Input »
>> BEGIN
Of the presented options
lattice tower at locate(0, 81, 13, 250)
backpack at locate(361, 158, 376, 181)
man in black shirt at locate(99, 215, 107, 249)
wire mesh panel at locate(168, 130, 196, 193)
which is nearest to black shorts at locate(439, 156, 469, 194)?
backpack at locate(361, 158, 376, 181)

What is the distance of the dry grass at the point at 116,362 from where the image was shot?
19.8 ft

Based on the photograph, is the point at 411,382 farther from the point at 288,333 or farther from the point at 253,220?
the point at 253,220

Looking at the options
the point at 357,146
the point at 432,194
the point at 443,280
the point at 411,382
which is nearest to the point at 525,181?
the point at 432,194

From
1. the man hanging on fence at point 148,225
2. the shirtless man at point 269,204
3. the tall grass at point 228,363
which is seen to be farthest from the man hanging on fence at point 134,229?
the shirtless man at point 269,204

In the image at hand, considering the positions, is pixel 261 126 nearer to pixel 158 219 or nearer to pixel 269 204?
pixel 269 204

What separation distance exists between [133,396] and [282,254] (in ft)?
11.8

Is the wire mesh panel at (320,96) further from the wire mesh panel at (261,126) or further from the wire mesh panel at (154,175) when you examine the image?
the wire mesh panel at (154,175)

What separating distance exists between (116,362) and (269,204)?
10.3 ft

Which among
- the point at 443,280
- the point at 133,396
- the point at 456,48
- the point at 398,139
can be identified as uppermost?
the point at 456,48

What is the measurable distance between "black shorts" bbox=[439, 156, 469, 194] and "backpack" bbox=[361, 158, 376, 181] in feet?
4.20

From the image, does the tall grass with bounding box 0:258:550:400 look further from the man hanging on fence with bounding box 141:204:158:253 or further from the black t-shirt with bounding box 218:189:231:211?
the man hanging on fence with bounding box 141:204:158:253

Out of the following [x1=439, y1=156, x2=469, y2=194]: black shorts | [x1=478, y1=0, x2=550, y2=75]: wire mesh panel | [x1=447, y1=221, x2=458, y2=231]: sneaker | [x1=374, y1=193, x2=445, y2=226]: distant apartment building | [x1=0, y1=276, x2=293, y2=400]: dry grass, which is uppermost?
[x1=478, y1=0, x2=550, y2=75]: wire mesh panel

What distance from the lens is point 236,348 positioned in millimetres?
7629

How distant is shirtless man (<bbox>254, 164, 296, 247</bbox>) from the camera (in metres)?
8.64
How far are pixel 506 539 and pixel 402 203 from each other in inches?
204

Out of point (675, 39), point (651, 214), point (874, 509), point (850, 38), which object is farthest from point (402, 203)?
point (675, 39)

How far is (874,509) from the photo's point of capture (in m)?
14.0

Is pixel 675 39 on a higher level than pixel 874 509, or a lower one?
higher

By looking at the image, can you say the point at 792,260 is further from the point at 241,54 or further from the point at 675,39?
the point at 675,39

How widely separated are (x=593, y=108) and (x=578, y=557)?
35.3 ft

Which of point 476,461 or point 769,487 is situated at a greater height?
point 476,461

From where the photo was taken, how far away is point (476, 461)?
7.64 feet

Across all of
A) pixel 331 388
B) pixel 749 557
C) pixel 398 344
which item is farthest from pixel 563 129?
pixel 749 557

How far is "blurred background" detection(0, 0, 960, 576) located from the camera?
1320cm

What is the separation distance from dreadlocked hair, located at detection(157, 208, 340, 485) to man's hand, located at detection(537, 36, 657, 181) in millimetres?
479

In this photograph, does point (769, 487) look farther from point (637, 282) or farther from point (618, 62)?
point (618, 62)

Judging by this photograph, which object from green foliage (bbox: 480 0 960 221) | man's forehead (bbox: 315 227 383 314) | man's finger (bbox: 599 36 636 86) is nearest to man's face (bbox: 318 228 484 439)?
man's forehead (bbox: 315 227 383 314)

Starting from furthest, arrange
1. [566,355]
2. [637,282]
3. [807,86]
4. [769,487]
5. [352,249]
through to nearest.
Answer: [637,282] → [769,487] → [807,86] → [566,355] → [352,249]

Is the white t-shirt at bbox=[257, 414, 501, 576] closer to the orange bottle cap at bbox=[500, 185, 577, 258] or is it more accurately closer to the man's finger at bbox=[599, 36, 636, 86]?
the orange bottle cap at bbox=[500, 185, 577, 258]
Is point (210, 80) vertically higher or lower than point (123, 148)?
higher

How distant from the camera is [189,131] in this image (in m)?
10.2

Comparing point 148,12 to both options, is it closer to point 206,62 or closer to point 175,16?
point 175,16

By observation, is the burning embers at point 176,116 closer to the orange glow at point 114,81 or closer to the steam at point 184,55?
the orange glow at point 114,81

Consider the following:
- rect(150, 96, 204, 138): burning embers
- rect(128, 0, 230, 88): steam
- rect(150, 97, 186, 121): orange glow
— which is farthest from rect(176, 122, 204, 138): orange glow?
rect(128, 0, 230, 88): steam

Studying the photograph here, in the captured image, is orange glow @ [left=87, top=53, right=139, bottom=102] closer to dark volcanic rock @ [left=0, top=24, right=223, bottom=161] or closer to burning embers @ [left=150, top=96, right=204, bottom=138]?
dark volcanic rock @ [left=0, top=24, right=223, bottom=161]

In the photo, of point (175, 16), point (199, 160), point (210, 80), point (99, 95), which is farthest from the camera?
>> END
Challenge » Reproduce every one of the lines above verbatim, from the first to the last, without altering any word, number, or punctuation mark.

Solution for this task »
Of the presented options
lattice tower at locate(0, 81, 13, 250)
backpack at locate(361, 158, 376, 181)
man in black shirt at locate(99, 215, 107, 249)
wire mesh panel at locate(168, 130, 196, 193)
which is nearest to black shorts at locate(439, 156, 469, 194)?
backpack at locate(361, 158, 376, 181)

What is the distance of the dry grass at the point at 116,362 from where the image was shot?
19.8 ft

Based on the photograph, is the point at 411,382 farther from the point at 288,333 or farther from the point at 253,220?
the point at 253,220

Looking at the options
the point at 357,146
the point at 432,194
the point at 443,280
the point at 411,382
which is nearest to the point at 525,181?
the point at 432,194

From
1. the man hanging on fence at point 148,225
2. the shirtless man at point 269,204
3. the tall grass at point 228,363
which is seen to be farthest from the man hanging on fence at point 134,229?
the shirtless man at point 269,204

In the image at hand, considering the positions, is pixel 261 126 nearer to pixel 158 219 or nearer to pixel 269 204?
pixel 269 204

What separation distance exists between [133,396] and [282,254] (in ft)?
11.8

Is the wire mesh panel at (320,96) further from the wire mesh panel at (261,126) or further from the wire mesh panel at (154,175) when you examine the image?
the wire mesh panel at (154,175)

What separating distance exists between (116,362) and (269,204)?
10.3 ft

Which among
- the point at 443,280
- the point at 133,396
- the point at 456,48
- the point at 398,139
can be identified as uppermost?
the point at 456,48

What is the measurable distance between "black shorts" bbox=[439, 156, 469, 194] and "backpack" bbox=[361, 158, 376, 181] in feet?
4.20

From the image, does the tall grass with bounding box 0:258:550:400 look further from the man hanging on fence with bounding box 141:204:158:253 or further from the black t-shirt with bounding box 218:189:231:211?
the man hanging on fence with bounding box 141:204:158:253

Out of the following [x1=439, y1=156, x2=469, y2=194]: black shorts | [x1=478, y1=0, x2=550, y2=75]: wire mesh panel | [x1=447, y1=221, x2=458, y2=231]: sneaker | [x1=374, y1=193, x2=445, y2=226]: distant apartment building | [x1=0, y1=276, x2=293, y2=400]: dry grass, which is uppermost?
[x1=478, y1=0, x2=550, y2=75]: wire mesh panel

What distance from the lens is point 236,348 positioned in millimetres?
7629

How distant is shirtless man (<bbox>254, 164, 296, 247</bbox>) from the camera (in metres)?
8.64
How far are pixel 506 539 and pixel 402 203 from each other in inches?
204

Out of point (675, 39), point (651, 214), point (874, 509), point (850, 38), which object is farthest from point (402, 203)?
point (675, 39)

How far is (874,509) from the photo's point of capture (in m)?
14.0

Is pixel 675 39 on a higher level than pixel 874 509, or a lower one?
higher

By looking at the image, can you say the point at 792,260 is further from the point at 241,54 or further from the point at 675,39?
the point at 675,39

How widely separated are (x=593, y=108) and (x=578, y=557)?
35.3 ft

Which of point 476,461 or point 769,487 is situated at a greater height?
point 476,461

From where the photo was taken, how far away is point (476, 461)?
7.64 feet

Across all of
A) pixel 331 388
B) pixel 749 557
C) pixel 398 344
which item is farthest from pixel 563 129?
pixel 749 557

How far is "blurred background" detection(0, 0, 960, 576) located from the camera?
1320cm

What is the separation distance from dreadlocked hair, located at detection(157, 208, 340, 485) to man's hand, located at detection(537, 36, 657, 181) in millimetres?
479

In this photograph, does point (769, 487) look farther from point (637, 282) or farther from point (618, 62)?
point (618, 62)

Judging by this photograph, which object from green foliage (bbox: 480 0 960 221) | man's forehead (bbox: 315 227 383 314) | man's finger (bbox: 599 36 636 86) is nearest to man's face (bbox: 318 228 484 439)?
man's forehead (bbox: 315 227 383 314)

Starting from furthest, arrange
1. [566,355]
2. [637,282]
3. [807,86]
4. [769,487]
5. [352,249]
through to nearest.
Answer: [637,282] → [769,487] → [807,86] → [566,355] → [352,249]

Is the white t-shirt at bbox=[257, 414, 501, 576] closer to the orange bottle cap at bbox=[500, 185, 577, 258] or is it more accurately closer to the man's finger at bbox=[599, 36, 636, 86]?
the orange bottle cap at bbox=[500, 185, 577, 258]
Is point (210, 80) vertically higher or lower than point (123, 148)?
higher

How distant from the camera is [189,131] in this image (in m)?
10.2

Comparing point 148,12 to both options, is it closer to point 206,62 or closer to point 175,16?
point 175,16

By observation, is the burning embers at point 176,116 closer to the orange glow at point 114,81 or closer to the steam at point 184,55?
the orange glow at point 114,81

Consider the following:
- rect(150, 96, 204, 138): burning embers
- rect(128, 0, 230, 88): steam
- rect(150, 97, 186, 121): orange glow
— which is farthest from rect(176, 122, 204, 138): orange glow?
rect(128, 0, 230, 88): steam

Studying the photograph here, in the captured image, is orange glow @ [left=87, top=53, right=139, bottom=102] closer to dark volcanic rock @ [left=0, top=24, right=223, bottom=161] or closer to burning embers @ [left=150, top=96, right=204, bottom=138]?
dark volcanic rock @ [left=0, top=24, right=223, bottom=161]

In the photo, of point (175, 16), point (199, 160), point (210, 80), point (99, 95), which is farthest from the camera?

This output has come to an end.